The response must consist of the lines below from the one with "order: Perissodactyla" through the one with "genus: Eudorcas", exactly as they appear and with both ends kept.
____
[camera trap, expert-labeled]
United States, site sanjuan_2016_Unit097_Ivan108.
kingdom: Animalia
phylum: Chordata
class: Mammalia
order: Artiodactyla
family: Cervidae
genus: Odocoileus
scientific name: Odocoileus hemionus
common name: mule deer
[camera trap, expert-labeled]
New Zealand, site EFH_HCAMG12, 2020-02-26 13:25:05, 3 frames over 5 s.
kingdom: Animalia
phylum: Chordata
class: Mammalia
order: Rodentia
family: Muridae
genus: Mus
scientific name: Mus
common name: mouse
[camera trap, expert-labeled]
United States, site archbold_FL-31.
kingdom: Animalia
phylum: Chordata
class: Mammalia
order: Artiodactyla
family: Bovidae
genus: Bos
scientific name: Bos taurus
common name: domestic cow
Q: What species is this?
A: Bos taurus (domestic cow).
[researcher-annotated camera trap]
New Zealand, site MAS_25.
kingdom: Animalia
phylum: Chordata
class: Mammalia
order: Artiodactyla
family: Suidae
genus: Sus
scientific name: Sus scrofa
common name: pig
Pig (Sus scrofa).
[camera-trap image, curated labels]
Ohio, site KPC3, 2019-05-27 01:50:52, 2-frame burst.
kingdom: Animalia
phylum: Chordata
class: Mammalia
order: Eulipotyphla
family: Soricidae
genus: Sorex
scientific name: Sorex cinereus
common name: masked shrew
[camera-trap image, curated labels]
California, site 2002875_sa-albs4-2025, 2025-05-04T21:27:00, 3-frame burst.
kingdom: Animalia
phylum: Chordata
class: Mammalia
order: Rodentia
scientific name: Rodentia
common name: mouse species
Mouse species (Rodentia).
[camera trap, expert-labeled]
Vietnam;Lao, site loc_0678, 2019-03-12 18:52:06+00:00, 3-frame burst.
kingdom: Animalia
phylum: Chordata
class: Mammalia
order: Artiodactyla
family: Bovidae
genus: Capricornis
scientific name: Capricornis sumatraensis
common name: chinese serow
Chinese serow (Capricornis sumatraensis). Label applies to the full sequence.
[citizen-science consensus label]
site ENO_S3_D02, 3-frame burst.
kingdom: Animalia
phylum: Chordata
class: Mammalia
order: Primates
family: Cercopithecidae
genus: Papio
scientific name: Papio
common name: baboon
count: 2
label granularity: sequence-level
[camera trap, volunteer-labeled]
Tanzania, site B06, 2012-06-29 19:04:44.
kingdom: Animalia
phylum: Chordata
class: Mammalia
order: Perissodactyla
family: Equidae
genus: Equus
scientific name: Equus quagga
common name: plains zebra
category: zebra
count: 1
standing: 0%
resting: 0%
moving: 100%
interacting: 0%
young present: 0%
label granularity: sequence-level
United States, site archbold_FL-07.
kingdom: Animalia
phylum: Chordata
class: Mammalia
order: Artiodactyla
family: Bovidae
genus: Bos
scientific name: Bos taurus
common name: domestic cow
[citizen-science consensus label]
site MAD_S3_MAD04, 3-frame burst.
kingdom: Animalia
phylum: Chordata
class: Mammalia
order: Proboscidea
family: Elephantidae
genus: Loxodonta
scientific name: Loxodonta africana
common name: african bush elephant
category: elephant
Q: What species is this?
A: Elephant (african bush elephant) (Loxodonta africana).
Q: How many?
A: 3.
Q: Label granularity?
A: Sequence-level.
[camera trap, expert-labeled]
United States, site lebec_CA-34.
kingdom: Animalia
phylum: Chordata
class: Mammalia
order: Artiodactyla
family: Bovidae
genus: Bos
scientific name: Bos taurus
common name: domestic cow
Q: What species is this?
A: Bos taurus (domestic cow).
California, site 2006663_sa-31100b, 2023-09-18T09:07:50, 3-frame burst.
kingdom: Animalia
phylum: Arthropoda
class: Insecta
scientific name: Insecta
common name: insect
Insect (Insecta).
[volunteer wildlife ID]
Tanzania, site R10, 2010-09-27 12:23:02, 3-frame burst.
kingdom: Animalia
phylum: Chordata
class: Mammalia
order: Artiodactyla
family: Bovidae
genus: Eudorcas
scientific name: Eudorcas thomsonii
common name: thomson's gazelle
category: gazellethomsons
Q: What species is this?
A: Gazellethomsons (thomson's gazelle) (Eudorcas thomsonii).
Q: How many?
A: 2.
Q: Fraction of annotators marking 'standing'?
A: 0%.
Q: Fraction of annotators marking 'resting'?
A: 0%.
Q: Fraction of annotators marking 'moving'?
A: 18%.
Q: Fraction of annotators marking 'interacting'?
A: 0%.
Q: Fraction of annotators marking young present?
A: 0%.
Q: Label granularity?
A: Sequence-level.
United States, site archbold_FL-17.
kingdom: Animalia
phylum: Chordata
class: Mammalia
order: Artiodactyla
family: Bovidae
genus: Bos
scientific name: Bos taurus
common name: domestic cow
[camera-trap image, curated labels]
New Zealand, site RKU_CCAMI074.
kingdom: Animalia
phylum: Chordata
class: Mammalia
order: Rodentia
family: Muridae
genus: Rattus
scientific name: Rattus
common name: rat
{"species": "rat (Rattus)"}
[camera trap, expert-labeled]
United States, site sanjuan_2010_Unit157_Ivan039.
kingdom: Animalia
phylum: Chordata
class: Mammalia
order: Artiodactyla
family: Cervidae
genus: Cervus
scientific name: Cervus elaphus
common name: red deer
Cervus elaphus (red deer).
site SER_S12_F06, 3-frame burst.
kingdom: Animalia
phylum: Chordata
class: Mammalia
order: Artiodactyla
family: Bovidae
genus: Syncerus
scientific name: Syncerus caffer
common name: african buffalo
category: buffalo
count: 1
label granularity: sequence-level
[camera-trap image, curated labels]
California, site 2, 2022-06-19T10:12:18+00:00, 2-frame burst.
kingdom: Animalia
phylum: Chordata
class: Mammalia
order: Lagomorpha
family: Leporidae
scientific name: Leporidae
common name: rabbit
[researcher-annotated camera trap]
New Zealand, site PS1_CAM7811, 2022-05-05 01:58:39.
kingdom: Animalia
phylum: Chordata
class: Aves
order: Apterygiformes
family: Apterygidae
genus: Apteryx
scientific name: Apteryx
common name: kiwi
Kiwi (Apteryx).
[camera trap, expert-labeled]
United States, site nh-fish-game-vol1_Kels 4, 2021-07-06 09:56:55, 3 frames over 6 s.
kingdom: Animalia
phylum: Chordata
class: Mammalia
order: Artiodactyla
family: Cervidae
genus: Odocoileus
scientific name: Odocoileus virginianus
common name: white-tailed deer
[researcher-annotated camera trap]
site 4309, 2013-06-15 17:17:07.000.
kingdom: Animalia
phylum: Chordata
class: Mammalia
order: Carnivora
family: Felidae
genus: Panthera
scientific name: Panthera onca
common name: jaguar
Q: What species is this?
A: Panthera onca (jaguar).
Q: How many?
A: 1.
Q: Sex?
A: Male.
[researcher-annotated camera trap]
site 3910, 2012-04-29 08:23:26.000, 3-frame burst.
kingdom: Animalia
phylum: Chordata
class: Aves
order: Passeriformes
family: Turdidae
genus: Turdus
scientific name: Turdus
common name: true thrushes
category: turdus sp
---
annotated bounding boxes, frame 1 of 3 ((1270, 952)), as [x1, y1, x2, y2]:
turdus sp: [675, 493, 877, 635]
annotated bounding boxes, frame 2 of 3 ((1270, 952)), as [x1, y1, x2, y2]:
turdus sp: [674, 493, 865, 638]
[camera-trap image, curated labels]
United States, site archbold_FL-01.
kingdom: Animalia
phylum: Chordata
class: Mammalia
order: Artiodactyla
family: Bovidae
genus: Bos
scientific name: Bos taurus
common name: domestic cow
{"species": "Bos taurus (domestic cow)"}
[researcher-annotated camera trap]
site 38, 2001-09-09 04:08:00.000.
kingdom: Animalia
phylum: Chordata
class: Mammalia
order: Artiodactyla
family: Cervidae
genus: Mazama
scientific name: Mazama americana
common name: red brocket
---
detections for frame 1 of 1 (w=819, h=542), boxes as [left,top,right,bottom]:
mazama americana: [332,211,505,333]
____
• Answer space:
order: Perissodactyla
family: Equidae
genus: Equus
scientific name: Equus quagga
common name: plains zebra
category: zebra
count: 1
standing: 0%
resting: 0%
moving: 100%
interacting: 0%
young present: 0%
label granularity: sequence-level
United States, site archbold_FL-07.
kingdom: Animalia
phylum: Chordata
class: Mammalia
order: Artiodactyla
family: Bovidae
genus: Bos
scientific name: Bos taurus
common name: domestic cow
[citizen-science consensus label]
site MAD_S3_MAD04, 3-frame burst.
kingdom: Animalia
phylum: Chordata
class: Mammalia
order: Proboscidea
family: Elephantidae
genus: Loxodonta
scientific name: Loxodonta africana
common name: african bush elephant
category: elephant
Q: What species is this?
A: Elephant (african bush elephant) (Loxodonta africana).
Q: How many?
A: 3.
Q: Label granularity?
A: Sequence-level.
[camera trap, expert-labeled]
United States, site lebec_CA-34.
kingdom: Animalia
phylum: Chordata
class: Mammalia
order: Artiodactyla
family: Bovidae
genus: Bos
scientific name: Bos taurus
common name: domestic cow
Q: What species is this?
A: Bos taurus (domestic cow).
California, site 2006663_sa-31100b, 2023-09-18T09:07:50, 3-frame burst.
kingdom: Animalia
phylum: Arthropoda
class: Insecta
scientific name: Insecta
common name: insect
Insect (Insecta).
[volunteer wildlife ID]
Tanzania, site R10, 2010-09-27 12:23:02, 3-frame burst.
kingdom: Animalia
phylum: Chordata
class: Mammalia
order: Artiodactyla
family: Bovidae
genus: Eudorcas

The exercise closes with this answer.